Copy each of the following items word for word, keeping every line as it stands.
....
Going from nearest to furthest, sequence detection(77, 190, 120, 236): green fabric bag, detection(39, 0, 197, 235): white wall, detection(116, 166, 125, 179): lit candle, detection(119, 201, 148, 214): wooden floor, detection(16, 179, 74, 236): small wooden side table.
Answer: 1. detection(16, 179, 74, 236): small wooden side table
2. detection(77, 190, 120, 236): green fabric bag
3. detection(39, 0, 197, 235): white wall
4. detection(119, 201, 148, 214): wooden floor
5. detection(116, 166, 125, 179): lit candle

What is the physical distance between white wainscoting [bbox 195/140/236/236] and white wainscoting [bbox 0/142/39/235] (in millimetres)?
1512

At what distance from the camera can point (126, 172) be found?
....
* Response to this task
Going from nearest to furthest, sequence detection(77, 190, 120, 236): green fabric bag, detection(39, 0, 197, 235): white wall, detection(116, 166, 125, 179): lit candle, detection(119, 201, 148, 214): wooden floor, detection(16, 179, 74, 236): small wooden side table.
Answer: 1. detection(16, 179, 74, 236): small wooden side table
2. detection(77, 190, 120, 236): green fabric bag
3. detection(39, 0, 197, 235): white wall
4. detection(119, 201, 148, 214): wooden floor
5. detection(116, 166, 125, 179): lit candle

What is the physical distance between white wainscoting [bbox 195/140/236/236] and white wainscoting [bbox 0/142/39/235] (in millimetres)?
1512

At what distance from the camera can point (126, 172) be found?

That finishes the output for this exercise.